As used herein, the term “physical patient representation” refers to any model of the human body (e.g., as used in medical training and/or as an artist's lay figure) at any stage and/or age in development known in the art. Non-limiting examples of the physical patient representation may comprise a static manikin (hereinafter “manikin”), mannequin, and/or figure. For ease of reference, the exemplary embodiment described herein refers to a manikin and/or manikin, but this description should not be interpreted as exclusionary of other models of the human body.

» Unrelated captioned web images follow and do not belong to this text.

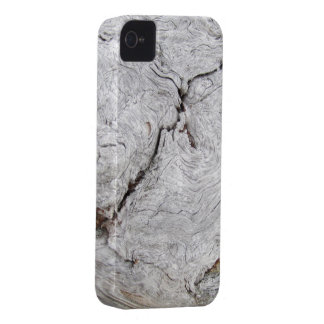 Cracked Driftwood Case-Mate iPhone 4 Case
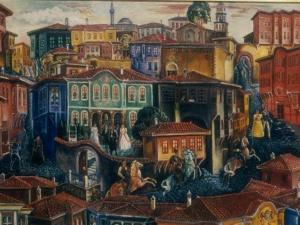 Пловдивските художници с голяма коледна изложба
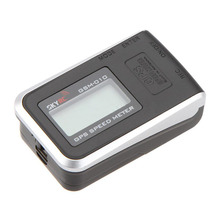 100% SkyRC SK-500002 High Precision GPS Speed Meter for RC FPV Airplane Hot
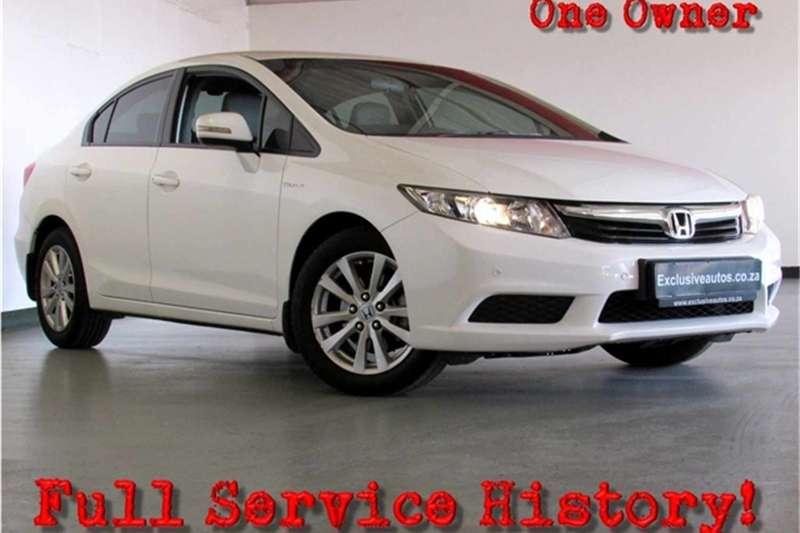 Honda Civic sedan 1.8 Executive auto 2012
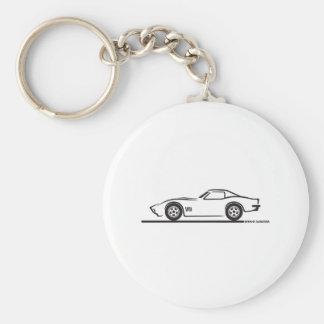 Corvette 1970-72 porte-clé rond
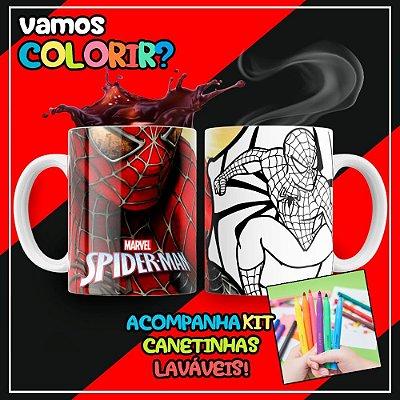 Caneca Para Colorir Dia das Crianças Homem Aranha (Grátis Kit Canetinhas)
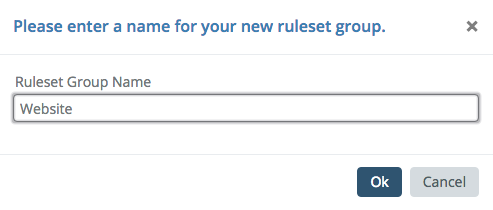Image: 'ruleset-group-name3.png'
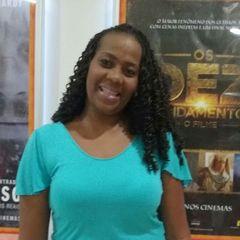 Monica Dos Santos Conceicao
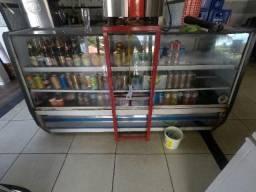 Freezer balcao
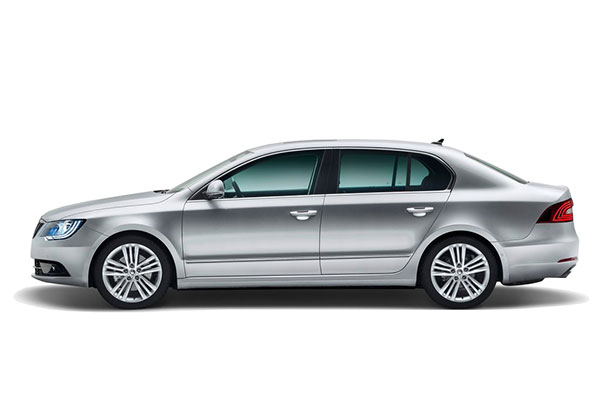 rent a car u skoda superb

As used herein, the term “virtual patient representation” refers to any graphical model of the human body (e.g., as used in medical training and/or as an artist's lay figure) at any stage and/or age in development known in the art. Non-limiting examples of the virtual patient representations may comprise a scan of a human and/or a model of a human body, a three-dimensional graphical interpretation of the human body, a two-dimensional graphical interpretation of a human body, a solid model of the human body, a wire-frame of the human body, and/or a surface model of the human body. For ease of reference, the exemplary embodiment described herein refers to a scan of a human and/or a model of a human body, but this description should not be interpreted as exclusionary of other graphical models of the human body.

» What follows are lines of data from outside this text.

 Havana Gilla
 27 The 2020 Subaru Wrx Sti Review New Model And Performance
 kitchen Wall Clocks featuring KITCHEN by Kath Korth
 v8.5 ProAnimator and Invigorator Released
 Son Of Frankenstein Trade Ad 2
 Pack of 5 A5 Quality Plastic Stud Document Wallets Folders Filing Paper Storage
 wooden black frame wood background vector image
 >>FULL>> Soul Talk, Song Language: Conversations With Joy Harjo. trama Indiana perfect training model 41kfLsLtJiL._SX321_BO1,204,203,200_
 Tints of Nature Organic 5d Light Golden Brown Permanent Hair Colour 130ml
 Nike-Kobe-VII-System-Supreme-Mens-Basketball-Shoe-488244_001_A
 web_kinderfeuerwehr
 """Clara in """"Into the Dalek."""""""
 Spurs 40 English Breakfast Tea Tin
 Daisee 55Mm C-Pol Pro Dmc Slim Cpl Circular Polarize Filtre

The terms “about,” “approximately,” or “roughly” as used herein refer to being within an acceptable error range for the particular value as determined by one of ordinary skill in the art, which will depend in part on how the value is measured or determined, i.e., the limitations of the measurement system, i.e., the degree of precision required for a particular purpose, such real-time pricing of an activity and/or hotel. As used herein, “about,” “approximately,” or “roughly” refer to within ±15% of the numerical.
All numerical designations, including ranges, are approximations which are varied up or down by increments of 1.0, 0.1, 0.01 or 0.001 as appropriate. It is to be understood, even if it is not always explicitly stated, that all numerical designations are preceded by the term “about”. It is also to be understood, even if it is not always explicitly stated, that the compounds and structures described herein are merely exemplary and that equivalents of such are known in the art and can be substituted for the compounds and structures explicitly stated herein.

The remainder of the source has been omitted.